El nuevo rey de la categoría se llama Brasil, que necesitó de 120 minutos para ganarle 3-2 a Portugal en el estadio El Campín, donde antes de la finalísima la piel se les puso de gallina a los más de 40.000 aficionados con la sobriedad de la clausura encabezada por el presidente Juan Manuel Santos.
Con la tripleta de Óscar (4' 77' y 110') el onceno auriverde se llevó la corona que estaba en poder de Ghana y dio la vuelta olímpica en Bogotá, después de 23 días de competencia y cerrar por lo alto el campeonato que se realizó en ocho ciudades.
La historia dirá que el mejor entre las 24 selecciones participantes, que hicieron parte de los 52 partidos que se jugaron entre el 29 de julio y el 20 de agosto, fue el equipo que dirigió Ney Franco gracias al rendimiento del 81 por ciento.
Del juego final se puede decir que fue parejo y alegre hasta los 90 minutos reglamentarios, porque cuando la escuadra lusitana, que anotó con Álex (9') y Nelson Oliveira (59'), hacía un gol la suramericana le respondía con otra de mejor factura.
Eso sirvió para hacer recordar lo apretado del encuentro de hace 20 años, cuando ambos equipos disputaron el título que se llevó esa vez Portugal, y para terminar con el invicto de 574 minutos sin recibir anotaciones que tenía Mika.

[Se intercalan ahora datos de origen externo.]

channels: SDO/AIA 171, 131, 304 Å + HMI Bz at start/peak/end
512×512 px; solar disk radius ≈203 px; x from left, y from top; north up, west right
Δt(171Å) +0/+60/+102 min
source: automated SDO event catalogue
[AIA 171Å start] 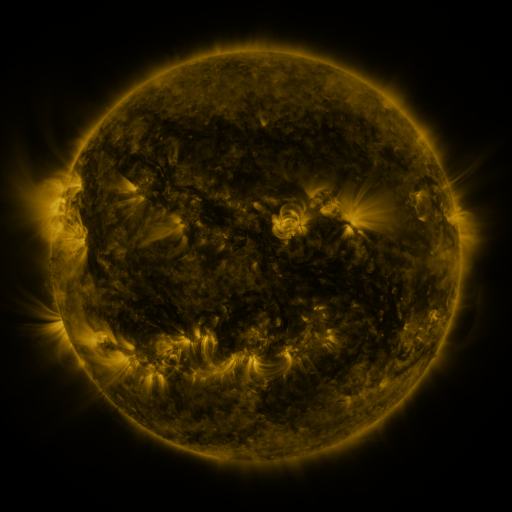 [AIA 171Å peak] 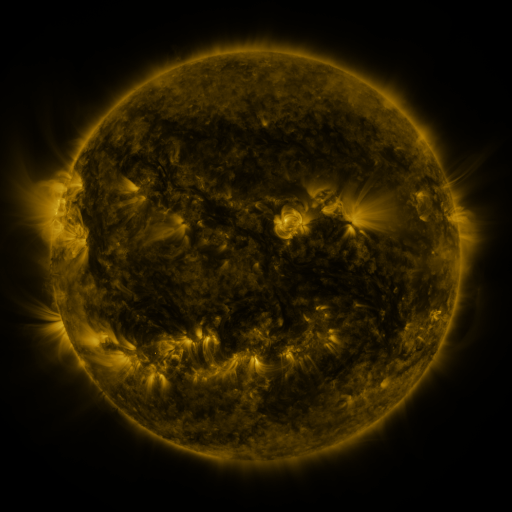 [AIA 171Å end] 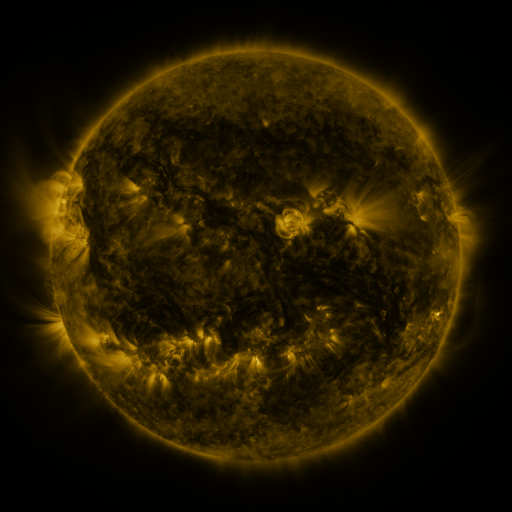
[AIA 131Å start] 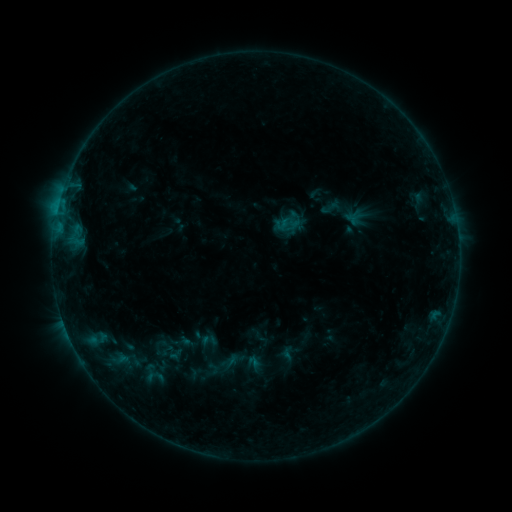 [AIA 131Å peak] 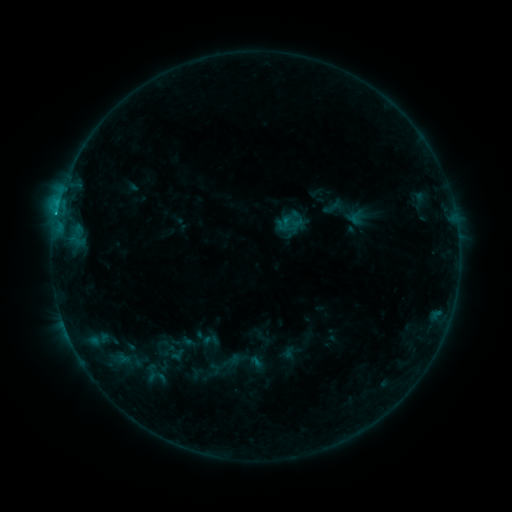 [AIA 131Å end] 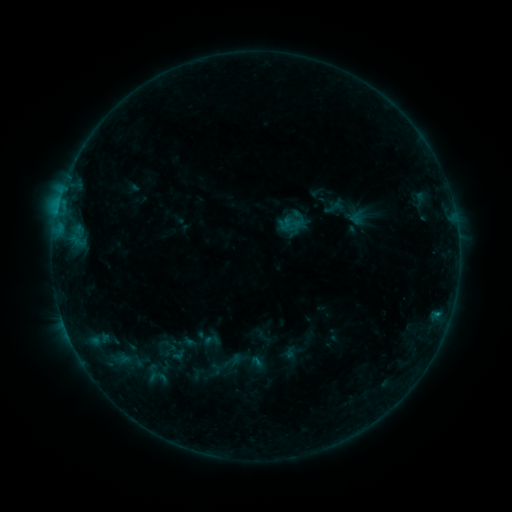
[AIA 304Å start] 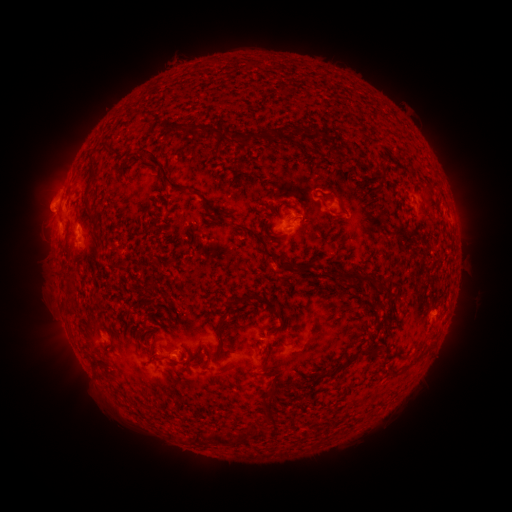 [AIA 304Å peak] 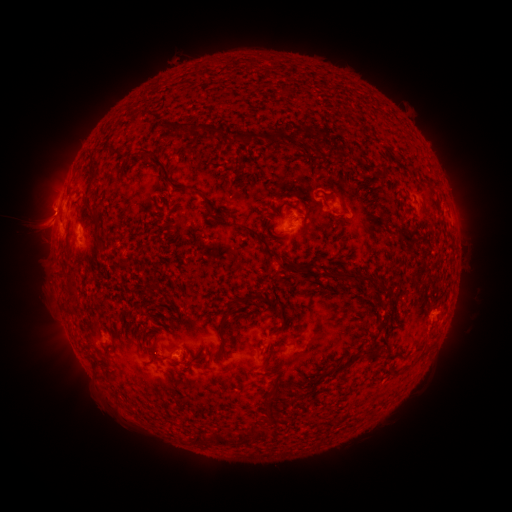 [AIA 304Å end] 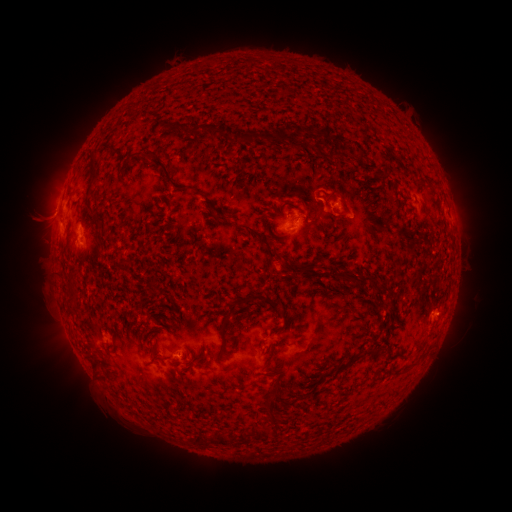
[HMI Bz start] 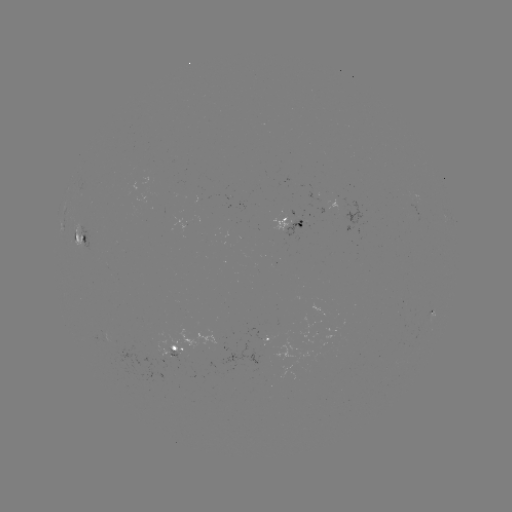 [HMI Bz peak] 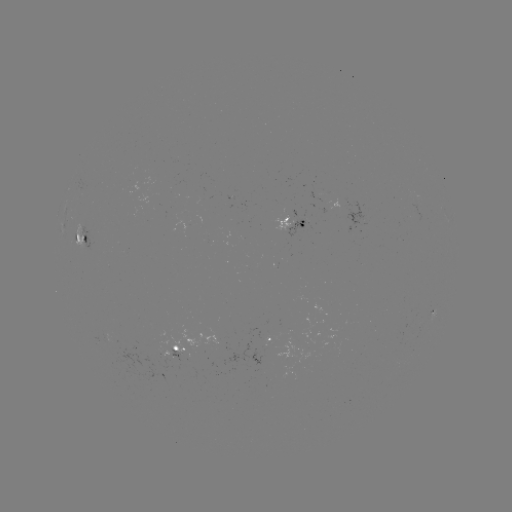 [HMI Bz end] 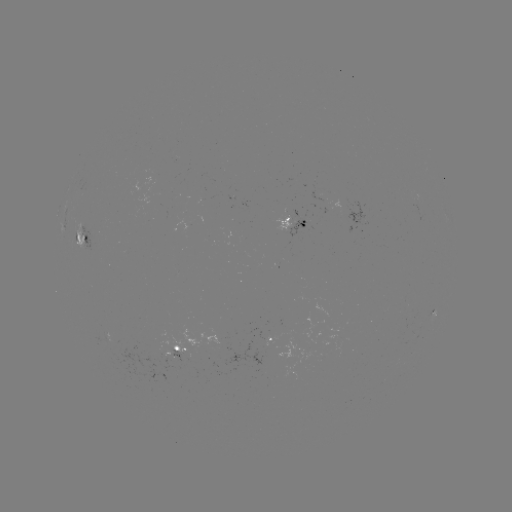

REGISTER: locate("C1.0 flare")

Cuando las piernas no respondían en ambas escuadras y el cansancio generaba un panorama desagradable con la seguidilla de jugadores tirados en el piso por los calambres, apareció Óscar con un golazo de antología.
Corría el minuto 110 cuando este delantero, en una noche inolvidable, bañó al cancerbero Mika para establecer el 3-2 definitivo que le significó a Brasil tomar revancha de 1991 y convertirse de manera invicta en el nuevo pentacampeón del Mundial Juvenil.